Run. Before the wedding seals the gate.
The vision snapped. I was back on the basement floor, gasping for air, my skin glowing with a silver radiance so bright it hurt to look at. Caspian was holding me, his own eyes bleeding silver light from the feedback.
"I saw her," I choked out, grabbing his tunic. "The Envoy lied. The wedding isn't the rescue. The wedding is the end. They’re killing her now, Caspian. Every second we stay in this manor, she dies a little more."
"We go to the Council," Caspian said, trying to pull me up. "We tell the pack—"
"No!" I stood up, the power in me humming like a live wire. I looked at Kael and Rune, slumped against the wall. "No more Councils. No more schedules. No more Thorne politics. They’ll never let me leave. They’ll find a way to bottle me again."

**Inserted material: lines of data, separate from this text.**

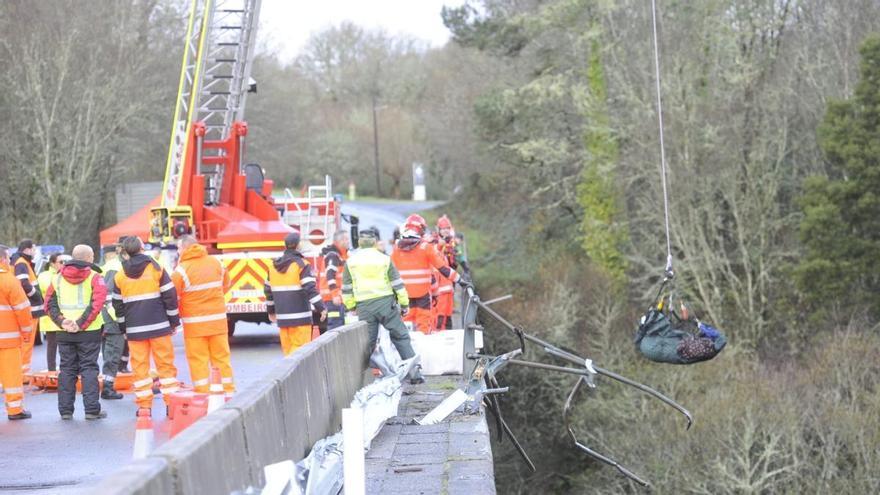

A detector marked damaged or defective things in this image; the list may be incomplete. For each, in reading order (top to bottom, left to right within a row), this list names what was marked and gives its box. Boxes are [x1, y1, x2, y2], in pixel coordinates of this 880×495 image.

bent metal guardrail [92, 322, 372, 495]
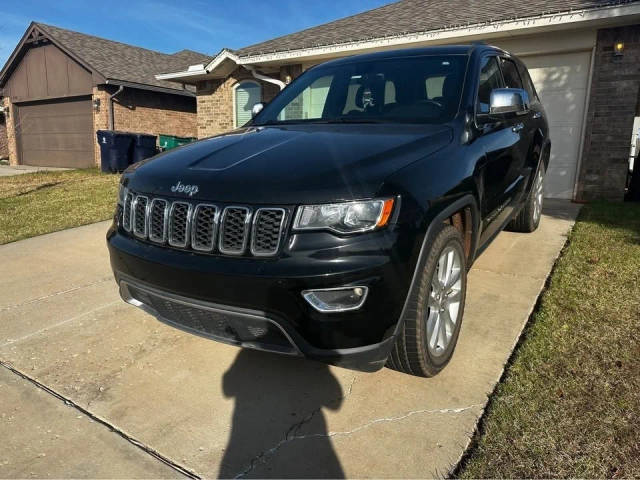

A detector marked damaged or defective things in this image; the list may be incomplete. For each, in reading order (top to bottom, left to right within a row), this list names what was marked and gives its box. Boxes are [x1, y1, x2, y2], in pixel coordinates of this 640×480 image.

crack in concrete [0, 276, 113, 314]
crack in concrete [0, 358, 200, 478]
crack in concrete [234, 376, 358, 480]
crack in concrete [235, 398, 480, 480]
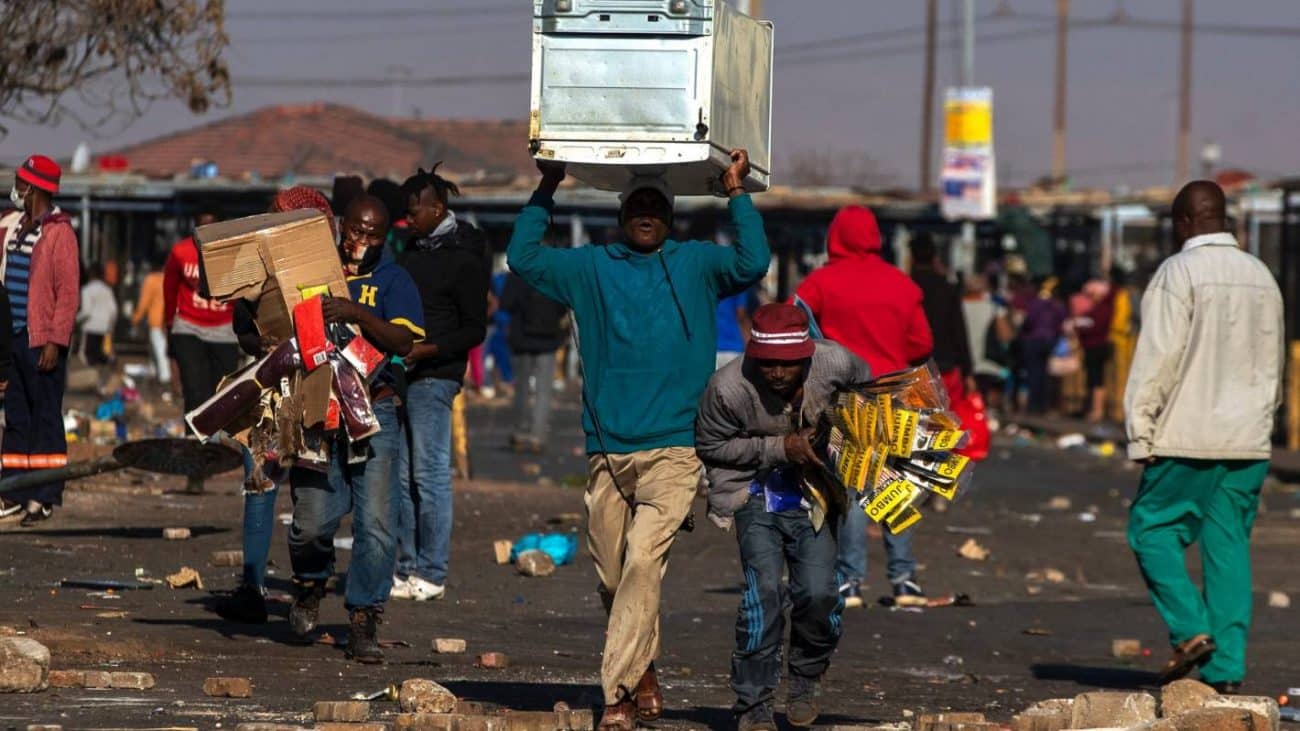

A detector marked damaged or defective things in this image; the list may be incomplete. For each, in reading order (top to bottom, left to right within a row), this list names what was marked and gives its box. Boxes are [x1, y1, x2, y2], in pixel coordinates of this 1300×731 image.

broken brick [202, 676, 253, 700]
broken brick [314, 700, 370, 724]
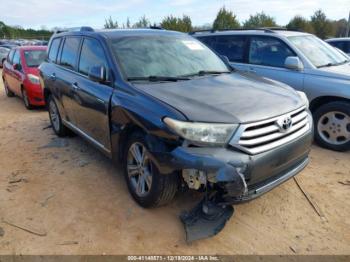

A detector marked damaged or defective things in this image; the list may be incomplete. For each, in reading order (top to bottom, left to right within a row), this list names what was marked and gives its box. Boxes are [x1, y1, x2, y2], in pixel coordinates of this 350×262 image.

detached bumper piece [180, 199, 232, 244]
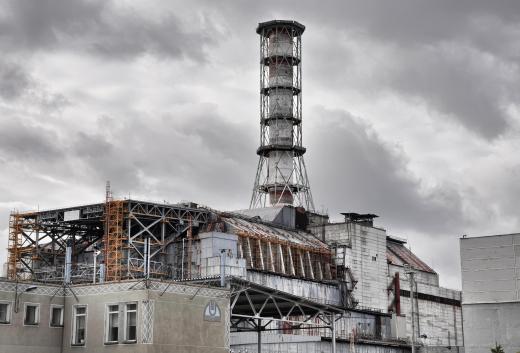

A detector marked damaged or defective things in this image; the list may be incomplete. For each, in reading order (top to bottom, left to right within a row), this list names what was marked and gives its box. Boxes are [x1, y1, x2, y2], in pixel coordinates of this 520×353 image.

rusty metal roof [386, 238, 434, 274]
damaged roof section [386, 238, 434, 274]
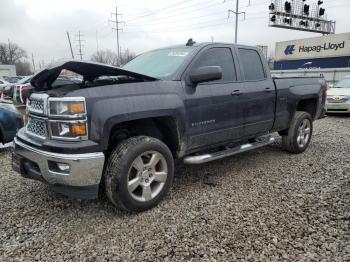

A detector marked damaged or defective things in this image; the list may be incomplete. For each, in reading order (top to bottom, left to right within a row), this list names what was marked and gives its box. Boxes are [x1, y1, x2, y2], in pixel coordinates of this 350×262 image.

damaged hood [31, 59, 157, 91]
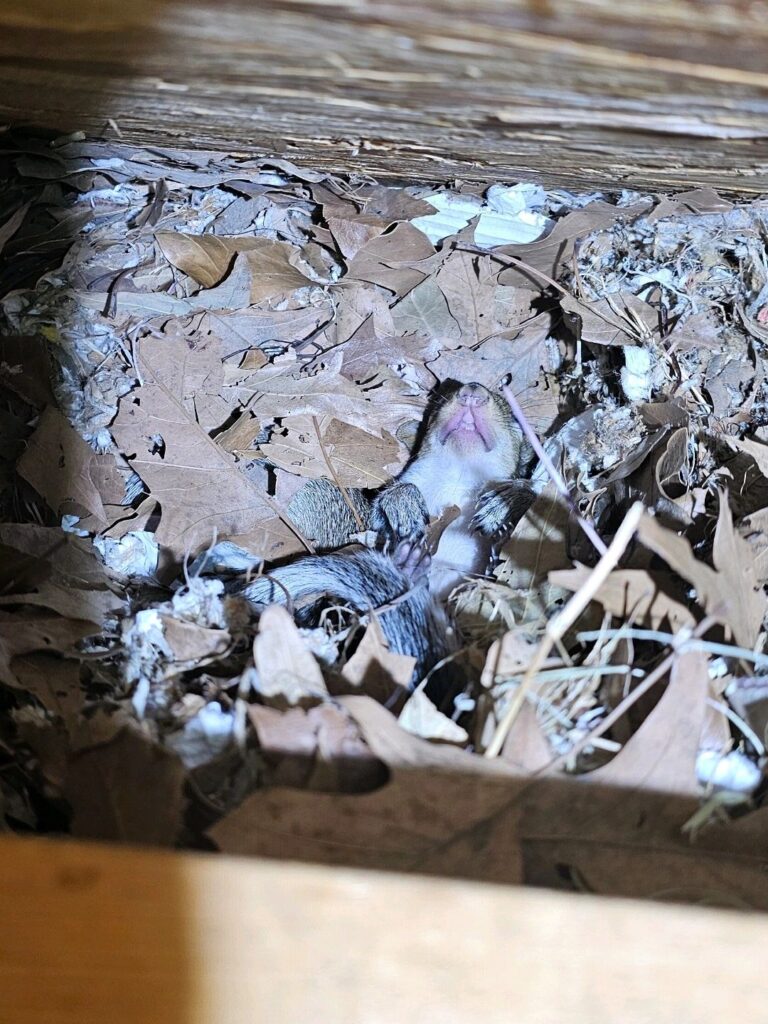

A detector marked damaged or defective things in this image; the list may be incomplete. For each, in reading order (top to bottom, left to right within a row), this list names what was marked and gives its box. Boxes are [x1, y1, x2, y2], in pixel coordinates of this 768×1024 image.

splintered wood edge [0, 831, 765, 1024]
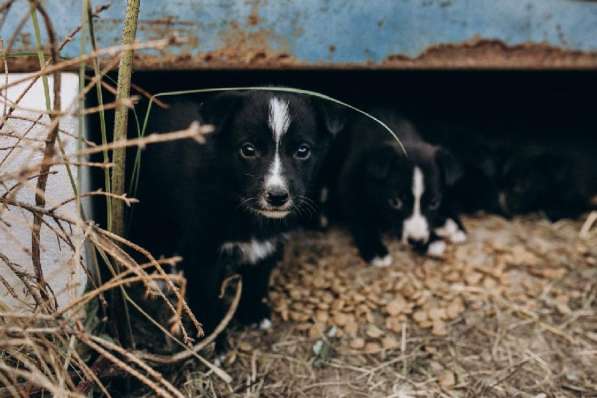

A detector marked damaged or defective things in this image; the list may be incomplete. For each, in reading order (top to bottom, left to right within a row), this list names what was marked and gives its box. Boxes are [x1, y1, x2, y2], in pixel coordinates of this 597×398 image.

rusty metal edge [7, 40, 596, 72]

"Lyra, you can't go to the Fae Realm alone. It’s suicide."
I looked at him—the only one who hadn't known. The only one who had smashed the leash.
"I'm not going alone," I said, my voice cold and focused. "I'm leaving tonight. I'm crossing the border and I'm not stopping until I reach the Fae Gate."
"Then I’m coming with you," Caspian said, his hand tightening on mine.
"Only you," I confirmed. "Kael and Rune stay here. They want to govern? Let them govern a manor without a Luna. I need a protector, not a jailer. Are you ready to be a traitor to your own house, Caspian?"
Caspian looked at his unconscious brothers, then back at me. A grim, beautiful smile touched his lips. "I was born for it."